● **WORK REQUIRED**
In the items below, output every line from the one holding "Men Ankle Snow" through the one holding "Armen Living Gemini", both included, as a JSON list of strings with one string per line. Omit blank lines and the pictures.

====== RECORDS SHOWN ======

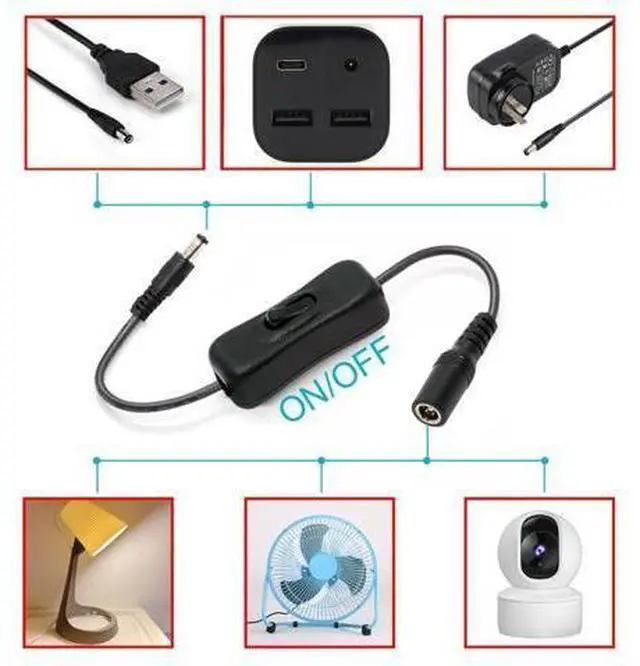 Alt view image 3 of 7 - DC Cable with On Off Power Switch Button DC 5.5x2.1mm Male to Female for DC 5V Desk Lamp Fan Camera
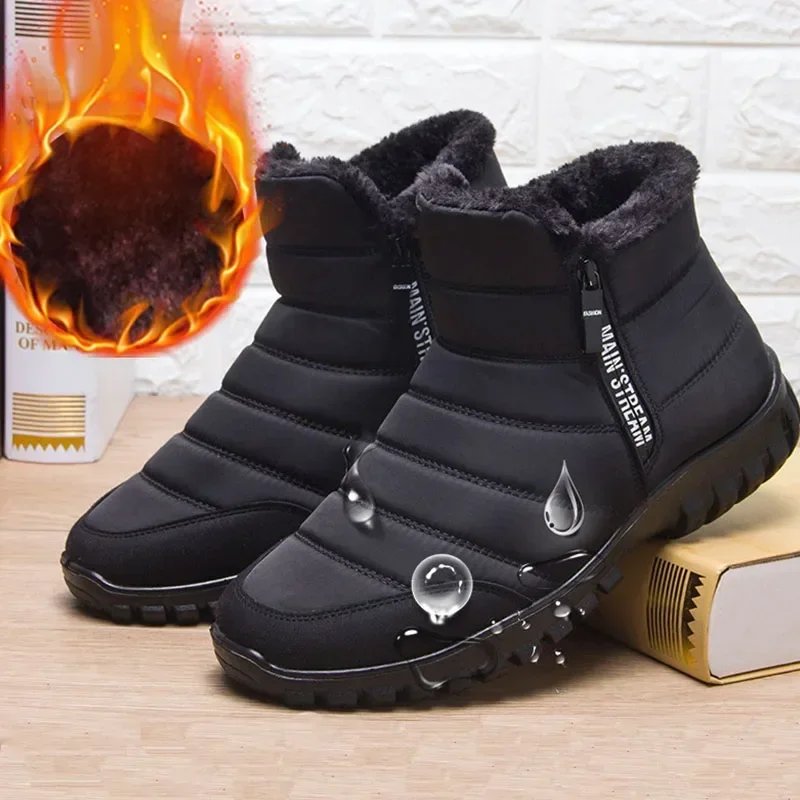 

Men Ankle Snow Boots Waterproof Non Slip Shoes for Men Casual Keep Warm Plush Plus Size Couple Footwear Chaussure Homme 2024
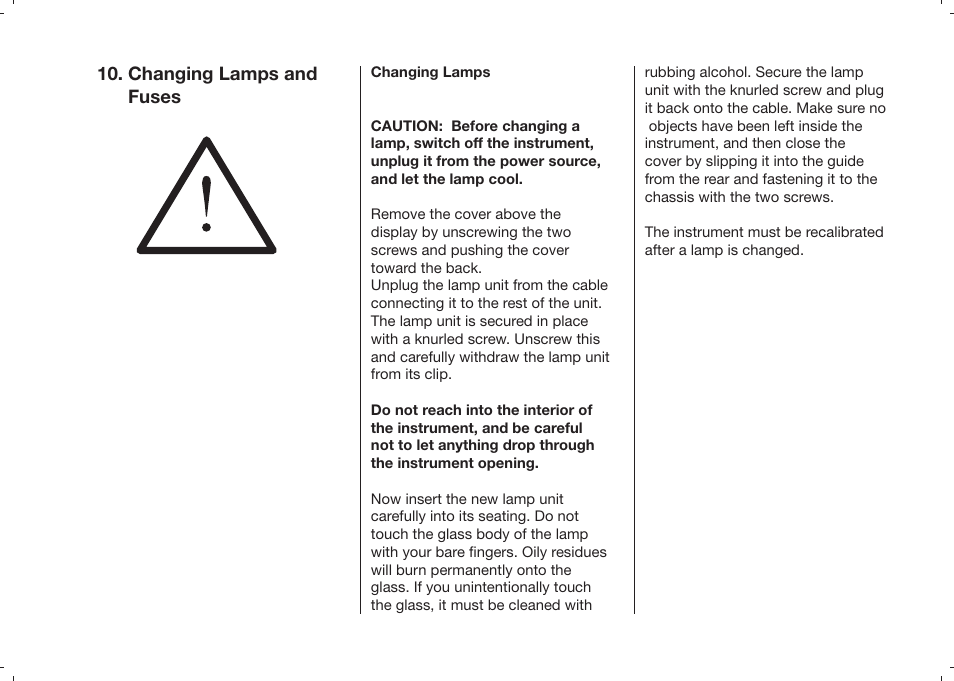 Changing lamps and fuses | ALTANA Haze-Gard Plus Operating Instructions User Manual | Page 34 / 180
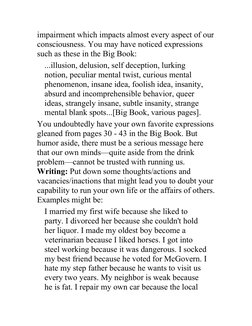 impairment which impacts almost every aspect of our 
consciousness. You may have noticed expressions 
such as these in the Bi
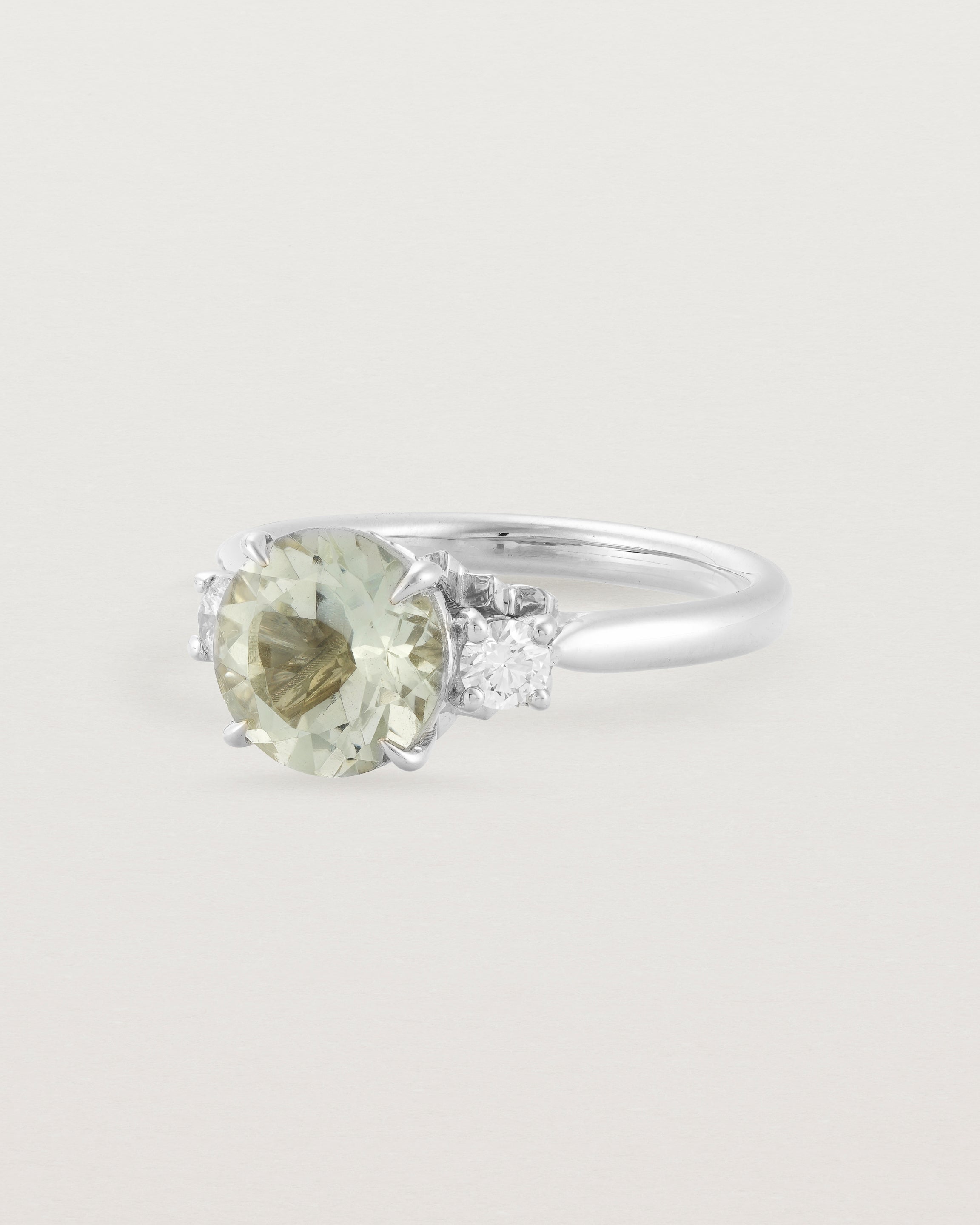 Angled view of the Laurel Round Trio Ring | Green Amethyst | White Gold.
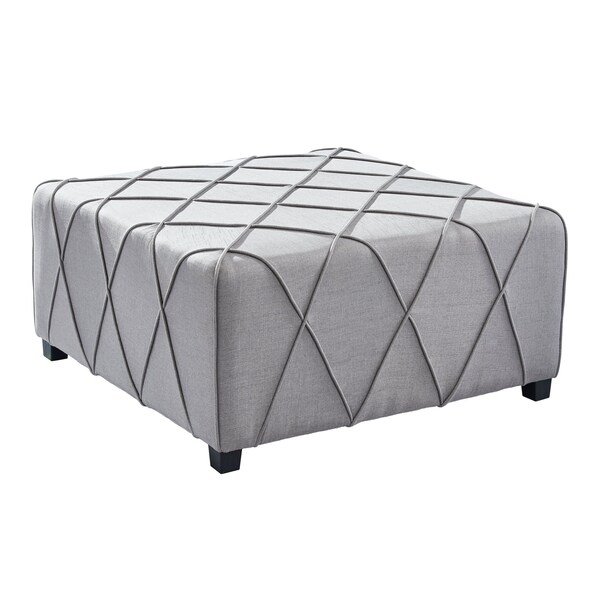 Armen Living Gemini Contemporary Ottoman in Silver Linen with Piping Accents and Wood Legs LCGMOTSLV - main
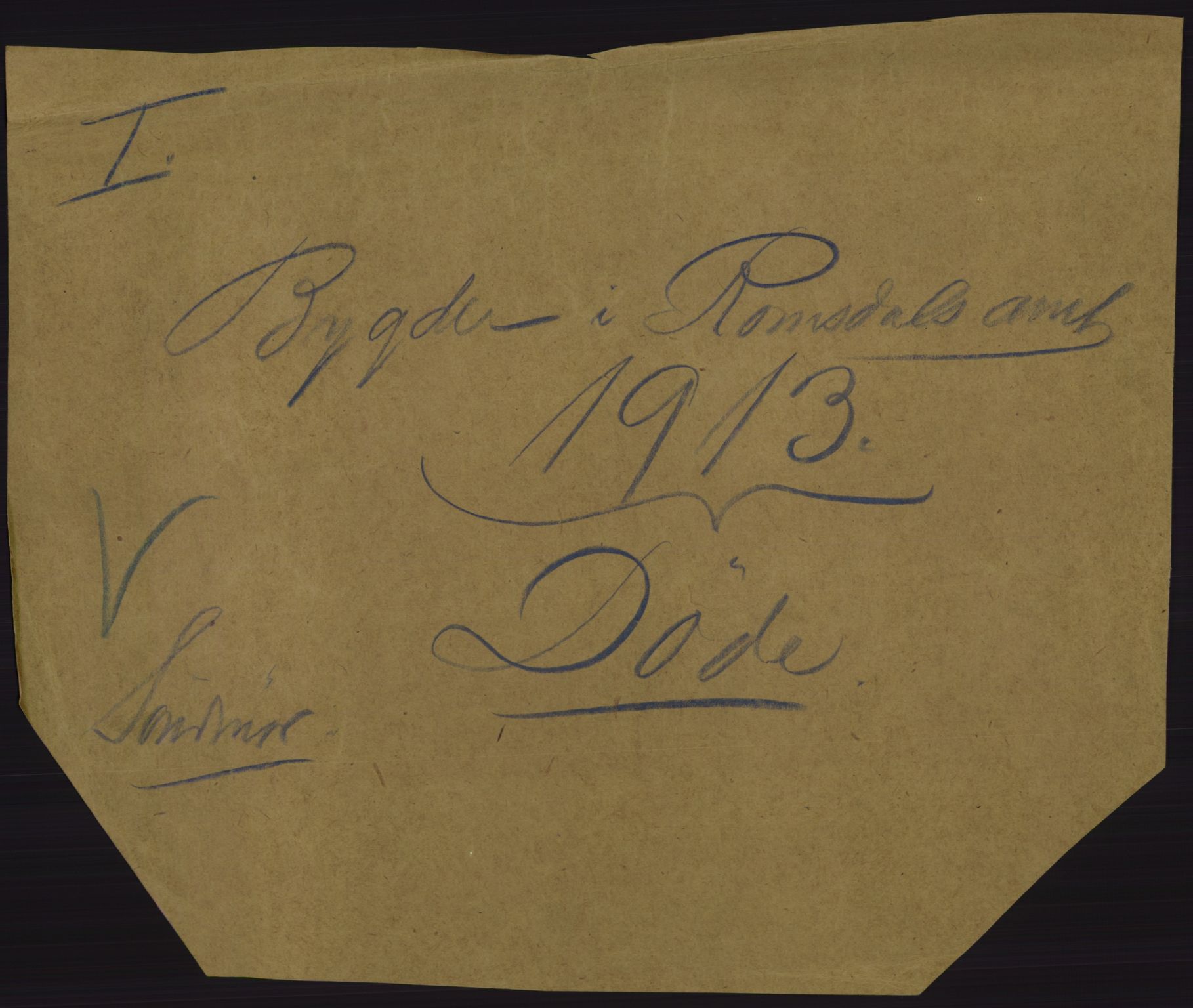 Statistisk sentralbyrå, Sosiodemografiske emner, Befolkning, AV/RA-S-2228/D/Df/Dfb/Dfbc/L0037: Romsdals amt: Døde. Bygder og byer., 1913, s. 1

======

● **EXERCISE OUTPUT**
[
  "Men Ankle Snow Boots Waterproof Non Slip Shoes for Men Casual Keep Warm Plush Plus Size Couple Footwear Chaussure Homme 2024",
  " Changing lamps and fuses | ALTANA Haze-Gard Plus Operating Instructions User Manual | Page 34 / 180",
  " impairment which impacts almost every aspect of our ",
  "consciousness. You may have noticed expressions ",
  "such as these in the Bi",
  " Angled view of the Laurel Round Trio Ring | Green Amethyst | White Gold.",
  " Armen Living Gemini Contemporary Ottoman in Silver Linen with Piping Accents and Wood Legs LCGMOTSLV - main"
]